Some records
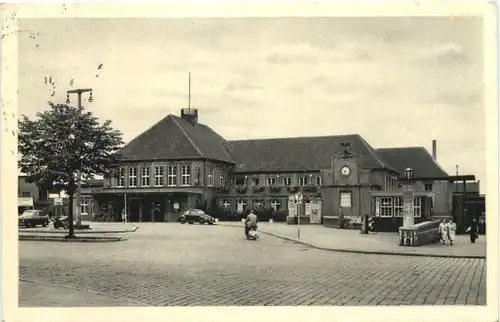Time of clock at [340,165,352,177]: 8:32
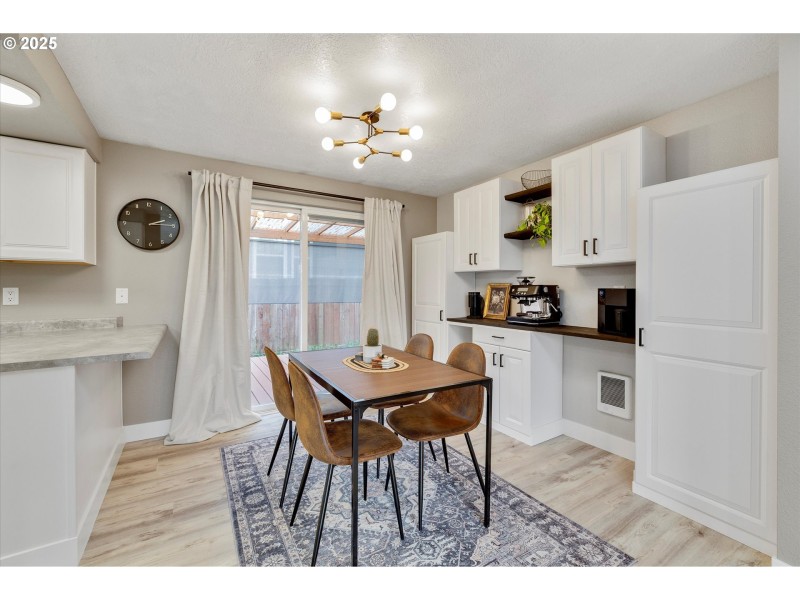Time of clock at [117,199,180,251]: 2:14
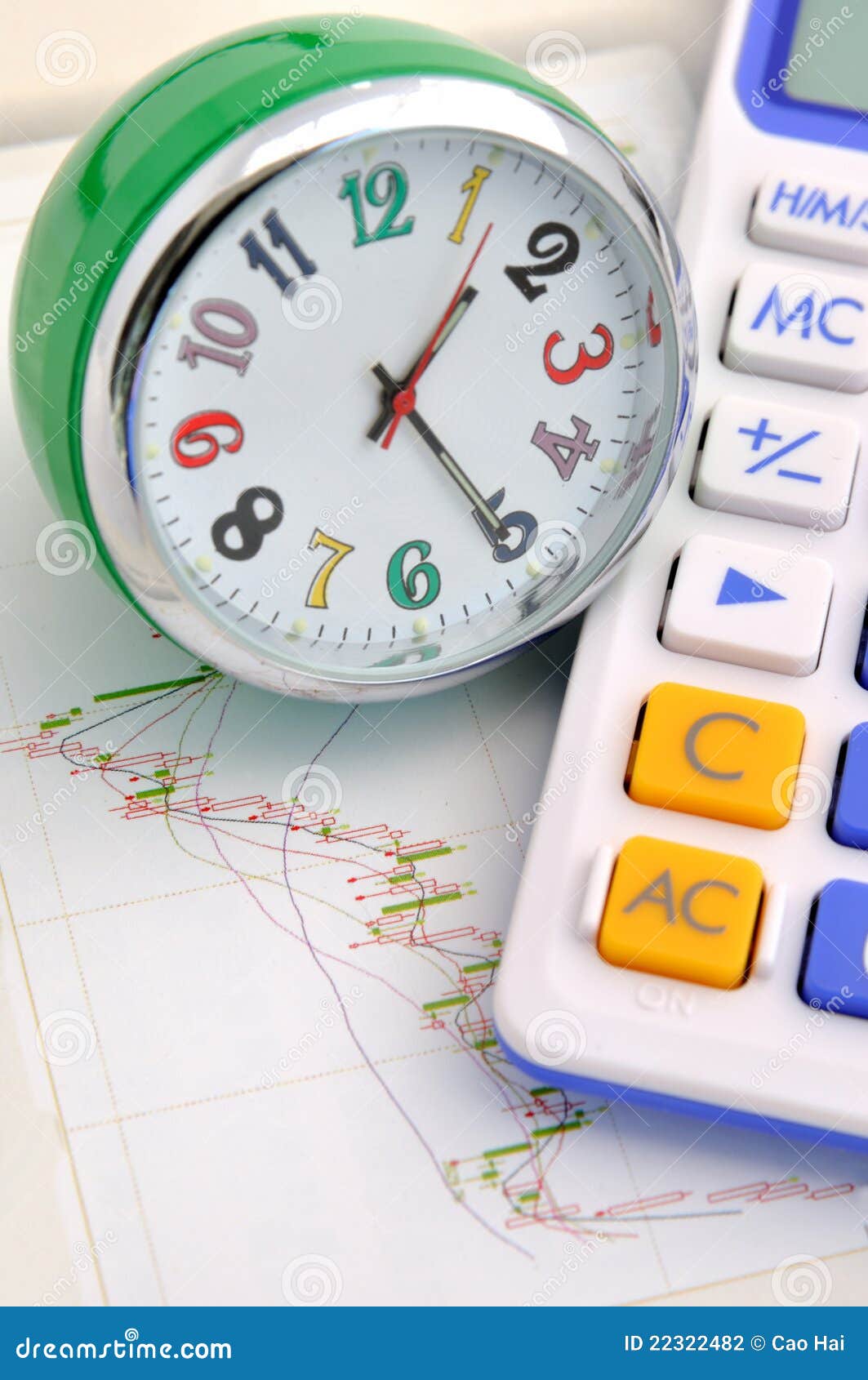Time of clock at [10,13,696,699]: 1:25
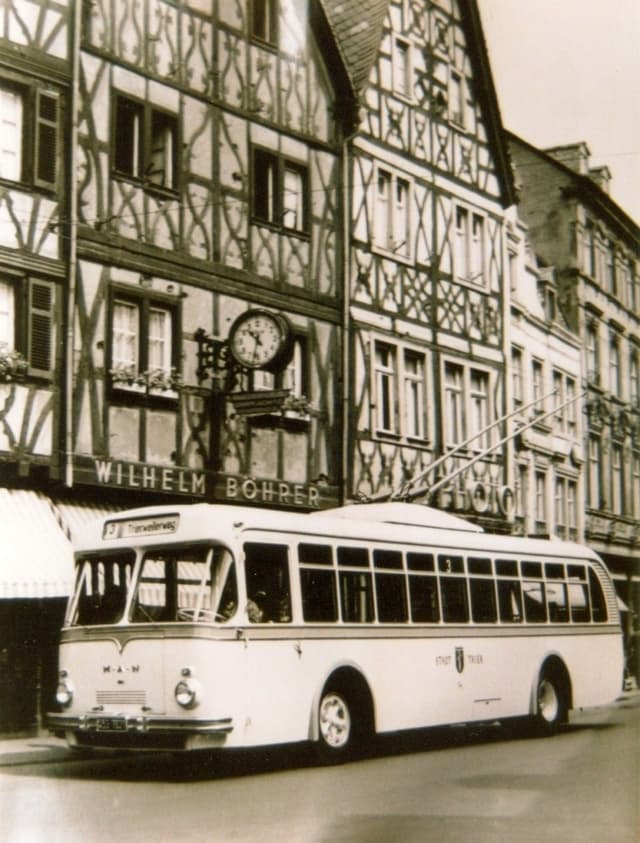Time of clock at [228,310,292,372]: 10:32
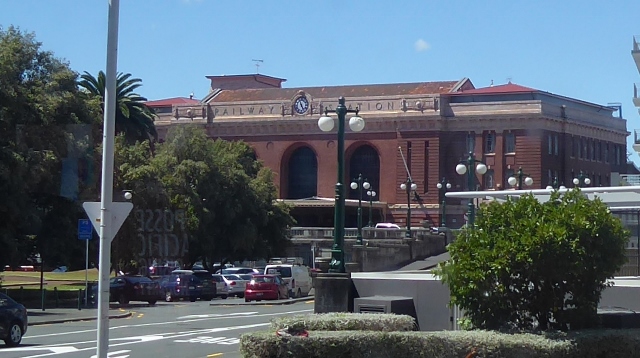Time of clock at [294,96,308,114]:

● To do
Rewrite every line of the listing as a numbered list without blank lines, and leave out the pictures.

● Output for this exercise
1. Time of clock at [340,165,352,177]: 8:32
2. Time of clock at [117,199,180,251]: 2:14
3. Time of clock at [10,13,696,699]: 1:25
4. Time of clock at [228,310,292,372]: 10:32
5. Time of clock at [294,96,308,114]:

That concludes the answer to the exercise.